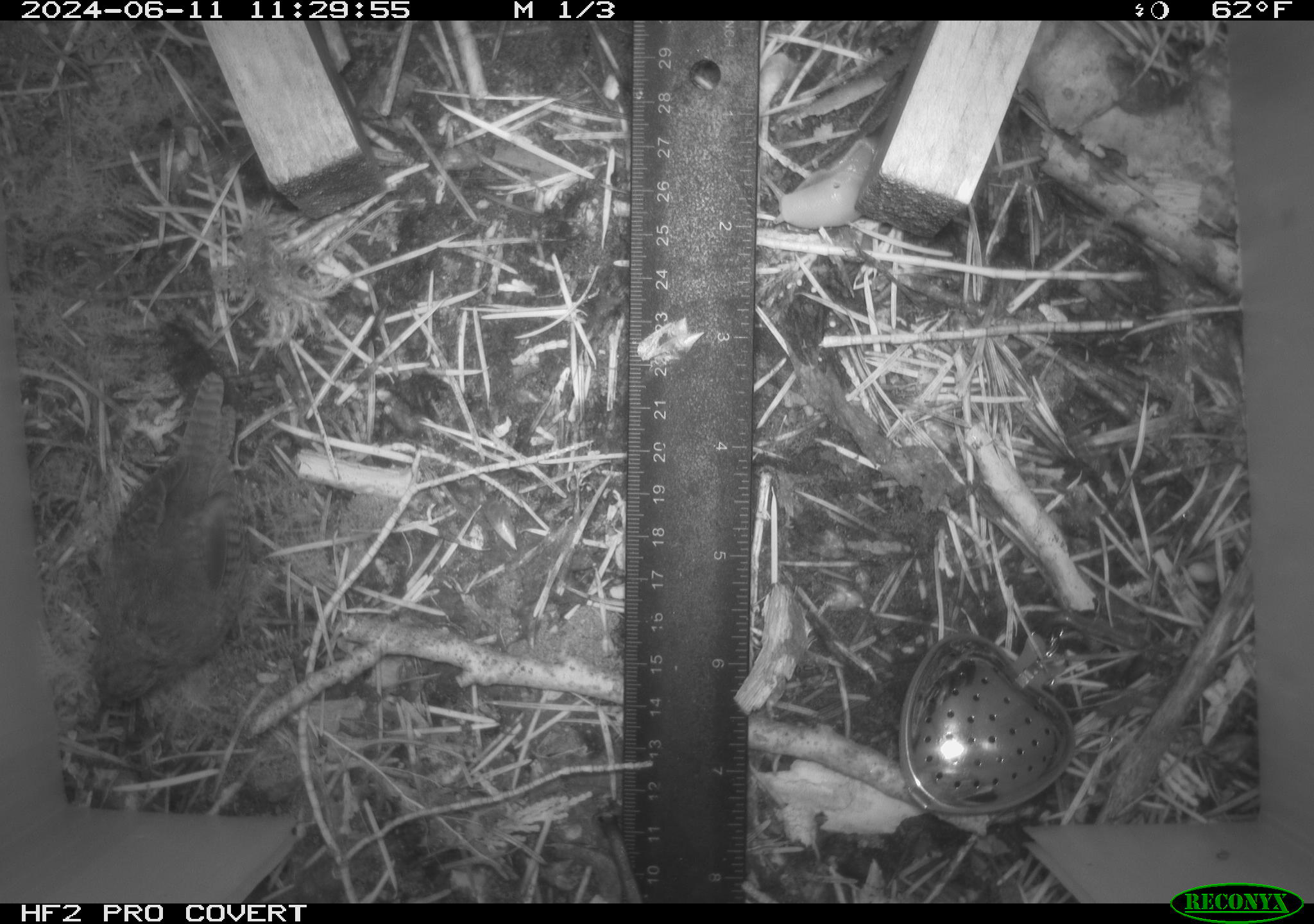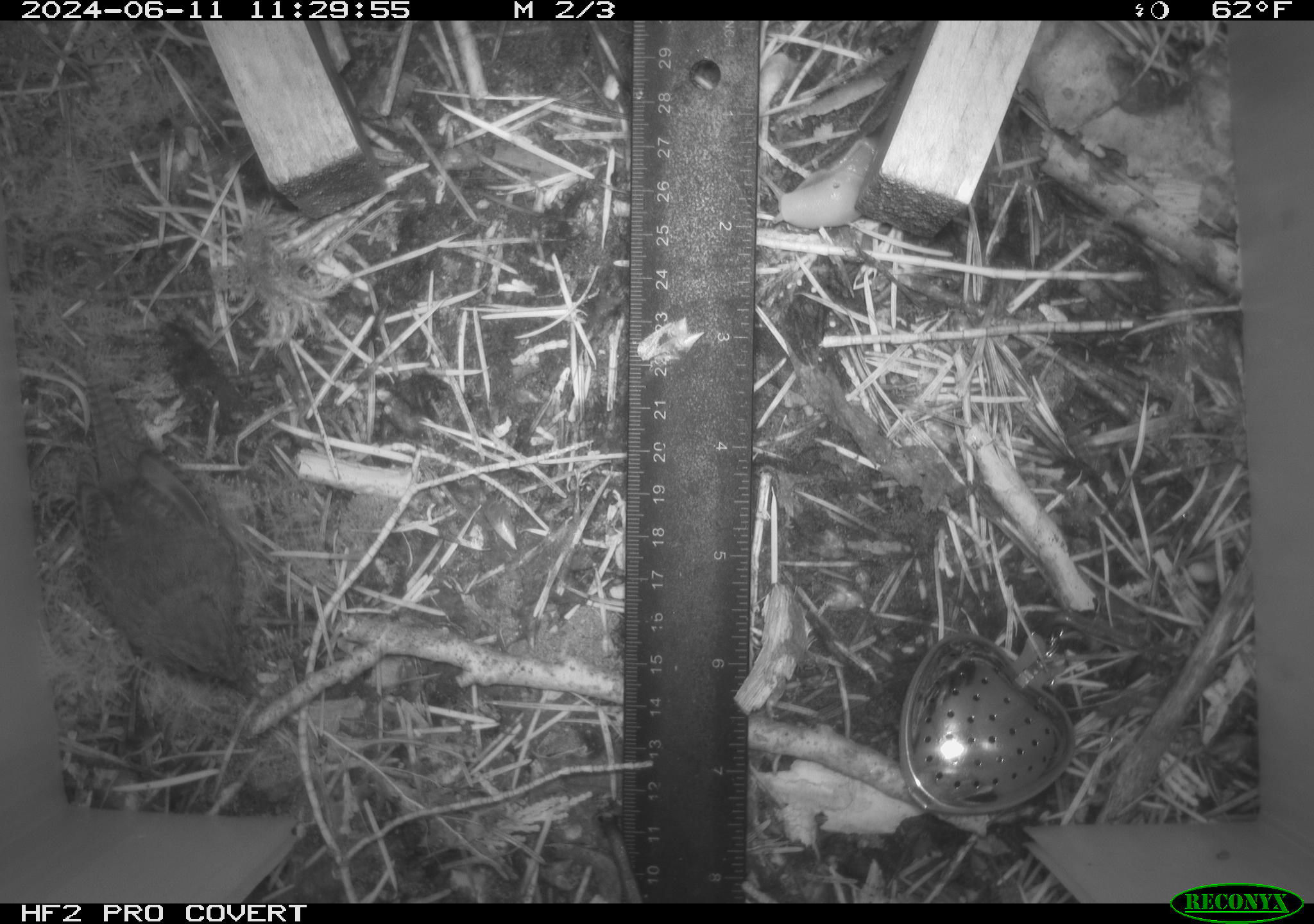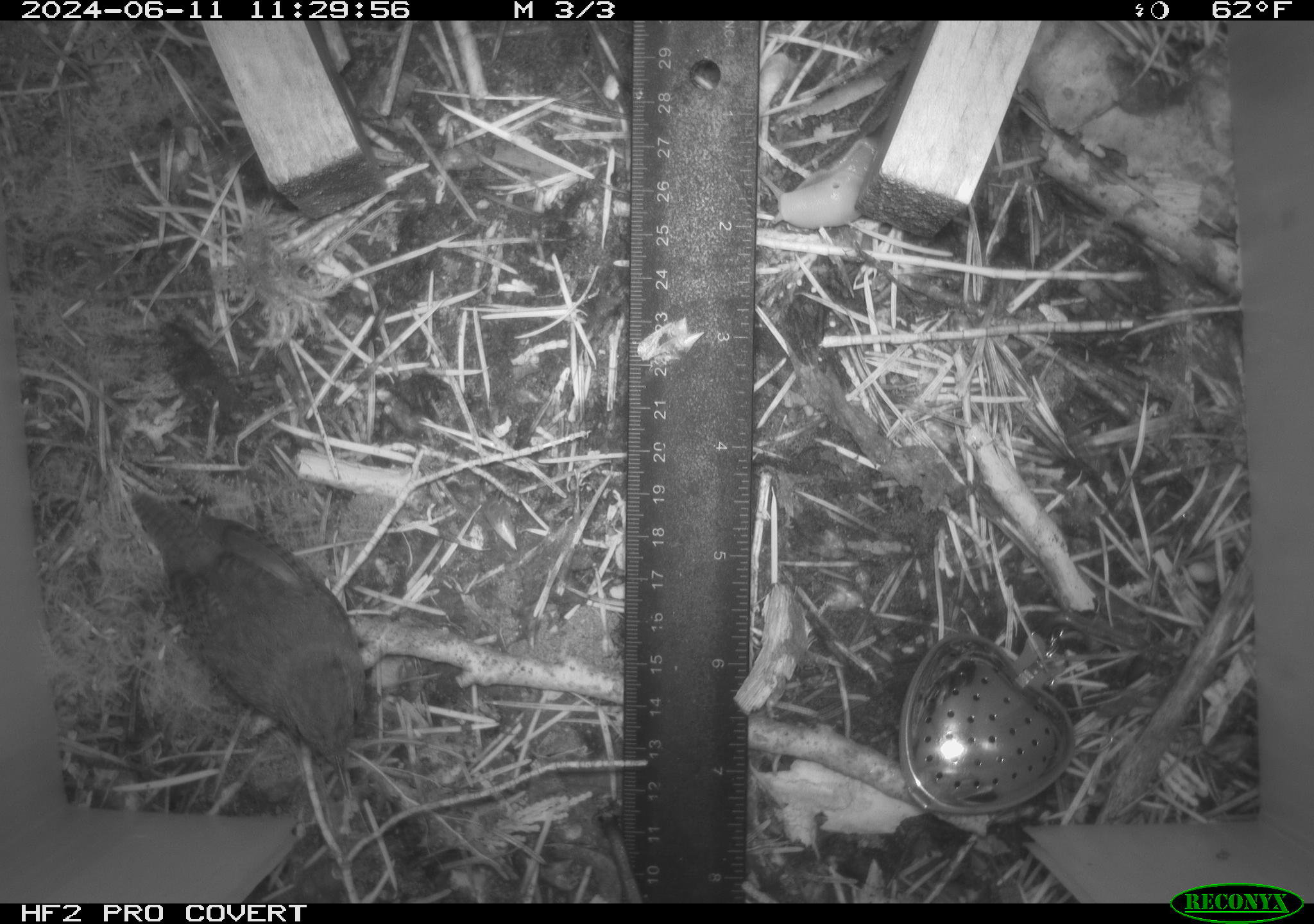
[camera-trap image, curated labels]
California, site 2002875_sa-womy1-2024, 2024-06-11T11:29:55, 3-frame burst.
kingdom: Animalia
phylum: Chordata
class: Aves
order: Passeriformes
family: Troglodytidae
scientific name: Troglodytidae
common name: wren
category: troglodytidae family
Troglodytidae family (wren) (Troglodytidae).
* * *
● **Directions**
Reproduce the whole listing above word for word, but not its pictures.

● **Task response**
[camera-trap image, curated labels]
California, site 2002875_sa-womy1-2024, 2024-06-11T11:29:55, 3-frame burst.
kingdom: Animalia
phylum: Chordata
class: Aves
order: Passeriformes
family: Troglodytidae
scientific name: Troglodytidae
common name: wren
category: troglodytidae family
Troglodytidae family (wren) (Troglodytidae).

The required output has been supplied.